_EXCERPT PROVIDED_
--- Begin ---

Dol Guldur has been featured in many game adaptations of The Lord of the Rings, including the Iron Crown Enterprises portrayal, which contains scenarios and adventures for the Middle-earth Role Playing game In the strategy battle game The Lord of the Rings: The Battle for Middle-earth II, Dol Guldur appears as an iconic building. The campaign-scenario called "Assault on Dol Guldur" appears as the final part of the good campaign. Several portrayals of Dol Guldur are included in the Games Workshop game The Lord of the Rings Strategy Battle Game, appearing prominently in the "Fall of the Necromancer". A number of enemies are listed, including Spider Queens, Castellans of Dol Guldur, Sauron the Necromancer, Wild Warg Chieftain, and their respective armies. Giant Bats are also included in the game.

In 1996, the black metal band Summoning released a music album named Dol Guldur.

The Canadian artist John Howe has portrayed Dol Guldur in sketches and drawings. Howe drew these for Electronic Arts. In Myth and Magic: The Art of John Howe, Howe includes Dol Guldur among Middle-earth fortresses. Howe created many drawings for Peter Jackson during the filming of the Lord of the Rings trilogy, worked for Tolkien Enterprises, and drew for Iron Crown Enterprises' collectable Middle-earth card game, which mentions Dol Guldur on Gandalf's card. Mirkwood was added to the MMORPG The Lord of the Rings Online: Shadows of Angmar in the 2009 expansion pack Siege of Mirkwood. The storyline depicts a small Elven assault upon Dol Guldur.

In Peter Jackson's 2012-2014 film trilogy adaptation of The Hobbit, Dol Guldur is depicted as a massive overgrown castle in ruins. According to Alan Lee and John Howe, the conceptual designers, this was used to give the impression that the fortress had been built by Númenóreans during the Second Age, only to fall into ruin when Númenór's power waned. Adrián Maldonado of AlmostArchaeology speculates that the derelict castle could be interpreted by viewers as the ruins of Oropher's halls, erected during the Second Age when he ruled Greenwood the Great from Amon Lanc.

Literary philology 

19th-century writers interested in philology, including the folklorist Jacob Grimm and the artist and fantasy writer William Morris, speculated romantically about the wild, primitive Northern forest, the Myrkviðr inn ókunni ("the pathless Mirkwood") and the secret roads across it, in the hope of reconstructing supposed ancient cultures. Grimm proposed that the name Myrkviðr derived from Old Norse mark (boundary) and mǫrk (forest), both, he supposed, from an older word for wood, perhaps at the dangerous and disputed boundary of the kingdoms of the Huns and the Goths.

--- End ---

_CHALLENGE_
The Dol Guldur text has a sentence beginning "A number of enemies are listed". Name every enemy that sentence gives.

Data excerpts
--- Begin ---

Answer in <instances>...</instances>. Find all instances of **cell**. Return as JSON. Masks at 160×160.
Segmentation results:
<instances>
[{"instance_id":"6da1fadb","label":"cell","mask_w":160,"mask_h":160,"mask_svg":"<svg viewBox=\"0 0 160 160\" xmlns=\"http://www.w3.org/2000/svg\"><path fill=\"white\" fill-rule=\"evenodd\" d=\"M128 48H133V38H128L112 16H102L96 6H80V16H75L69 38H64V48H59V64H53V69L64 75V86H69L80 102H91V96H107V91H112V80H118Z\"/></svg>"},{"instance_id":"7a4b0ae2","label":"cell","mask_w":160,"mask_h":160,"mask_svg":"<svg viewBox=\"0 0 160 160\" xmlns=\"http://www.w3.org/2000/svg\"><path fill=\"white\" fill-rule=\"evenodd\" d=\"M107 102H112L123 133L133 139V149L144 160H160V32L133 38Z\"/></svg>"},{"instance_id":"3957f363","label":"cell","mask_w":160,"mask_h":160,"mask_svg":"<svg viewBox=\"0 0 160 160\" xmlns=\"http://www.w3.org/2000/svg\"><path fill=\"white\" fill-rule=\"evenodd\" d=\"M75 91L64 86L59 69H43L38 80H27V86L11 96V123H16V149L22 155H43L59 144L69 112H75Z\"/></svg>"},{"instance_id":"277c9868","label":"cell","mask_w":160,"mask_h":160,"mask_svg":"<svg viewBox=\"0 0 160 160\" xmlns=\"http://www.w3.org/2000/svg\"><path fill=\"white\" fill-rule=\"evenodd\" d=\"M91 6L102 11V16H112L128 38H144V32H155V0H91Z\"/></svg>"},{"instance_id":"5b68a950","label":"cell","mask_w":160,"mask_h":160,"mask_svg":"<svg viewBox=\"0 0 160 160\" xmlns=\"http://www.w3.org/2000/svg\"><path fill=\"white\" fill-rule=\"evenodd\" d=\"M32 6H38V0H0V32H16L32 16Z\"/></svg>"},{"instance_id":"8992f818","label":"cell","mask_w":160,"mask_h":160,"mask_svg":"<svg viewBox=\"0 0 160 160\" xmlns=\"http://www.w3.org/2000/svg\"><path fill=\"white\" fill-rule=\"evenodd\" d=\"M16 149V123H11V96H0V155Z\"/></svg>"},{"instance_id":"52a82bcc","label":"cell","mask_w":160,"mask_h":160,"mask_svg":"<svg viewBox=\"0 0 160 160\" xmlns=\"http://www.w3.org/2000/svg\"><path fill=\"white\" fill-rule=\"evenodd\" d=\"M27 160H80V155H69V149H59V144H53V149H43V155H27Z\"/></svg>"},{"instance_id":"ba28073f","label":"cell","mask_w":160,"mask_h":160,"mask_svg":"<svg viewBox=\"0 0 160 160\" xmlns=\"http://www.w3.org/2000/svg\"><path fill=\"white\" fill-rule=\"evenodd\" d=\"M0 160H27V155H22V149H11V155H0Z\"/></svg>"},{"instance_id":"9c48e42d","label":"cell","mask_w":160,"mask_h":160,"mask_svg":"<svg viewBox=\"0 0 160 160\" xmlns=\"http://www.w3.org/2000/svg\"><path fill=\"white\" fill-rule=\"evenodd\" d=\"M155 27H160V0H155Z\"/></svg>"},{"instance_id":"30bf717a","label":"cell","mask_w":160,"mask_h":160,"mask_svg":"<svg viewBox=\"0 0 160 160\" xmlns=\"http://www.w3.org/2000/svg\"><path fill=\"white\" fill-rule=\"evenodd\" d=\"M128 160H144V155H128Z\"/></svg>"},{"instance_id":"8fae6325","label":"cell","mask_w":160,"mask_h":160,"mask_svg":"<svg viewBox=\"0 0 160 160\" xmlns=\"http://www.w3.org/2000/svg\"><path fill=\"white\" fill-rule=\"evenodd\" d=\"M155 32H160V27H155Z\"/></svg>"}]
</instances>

--- End ---

_SOLUTION TO THIS TASK_
Spider Queens, Castellans of Dol Guldur, Sauron the Necromancer, Wild Warg Chieftain